THE INPUT »
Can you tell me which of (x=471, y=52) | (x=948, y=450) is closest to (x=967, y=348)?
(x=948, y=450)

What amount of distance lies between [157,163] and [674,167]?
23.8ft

---

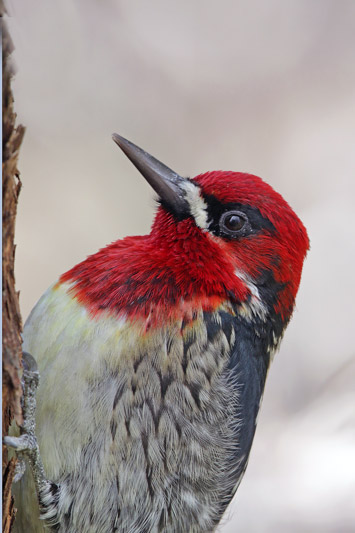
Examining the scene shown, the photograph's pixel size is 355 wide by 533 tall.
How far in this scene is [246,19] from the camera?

--

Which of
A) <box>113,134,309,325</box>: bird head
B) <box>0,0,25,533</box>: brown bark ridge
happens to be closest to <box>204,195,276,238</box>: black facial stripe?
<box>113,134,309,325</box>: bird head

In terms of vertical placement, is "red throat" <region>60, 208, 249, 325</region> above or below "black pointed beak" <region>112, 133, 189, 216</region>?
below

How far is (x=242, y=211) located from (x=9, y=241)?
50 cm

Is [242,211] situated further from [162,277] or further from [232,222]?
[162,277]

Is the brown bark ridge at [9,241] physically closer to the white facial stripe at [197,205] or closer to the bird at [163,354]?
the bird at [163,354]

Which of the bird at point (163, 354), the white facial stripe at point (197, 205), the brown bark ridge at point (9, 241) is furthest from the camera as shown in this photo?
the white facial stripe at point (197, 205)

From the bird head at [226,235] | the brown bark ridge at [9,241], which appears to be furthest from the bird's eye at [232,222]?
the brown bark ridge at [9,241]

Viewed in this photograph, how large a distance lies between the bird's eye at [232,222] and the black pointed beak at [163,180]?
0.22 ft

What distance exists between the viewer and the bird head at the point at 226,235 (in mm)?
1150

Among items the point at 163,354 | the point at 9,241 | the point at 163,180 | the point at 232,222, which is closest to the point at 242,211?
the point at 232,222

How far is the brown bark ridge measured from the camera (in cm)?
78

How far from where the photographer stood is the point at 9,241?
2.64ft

TASK PROMPT »
Gather every line in the items above that contains the string "distance". Letter case matters, so count only matches with the same capitalization.

EXERCISE SOLUTION »
What amount of distance lies between [157,163] and [674,167]?
Viewed in this photograph, how large a distance lies between the bird's eye at [232,222] and the black pointed beak at [163,180]?
What distance exists between the viewer and the bird head at the point at 226,235 (in mm)?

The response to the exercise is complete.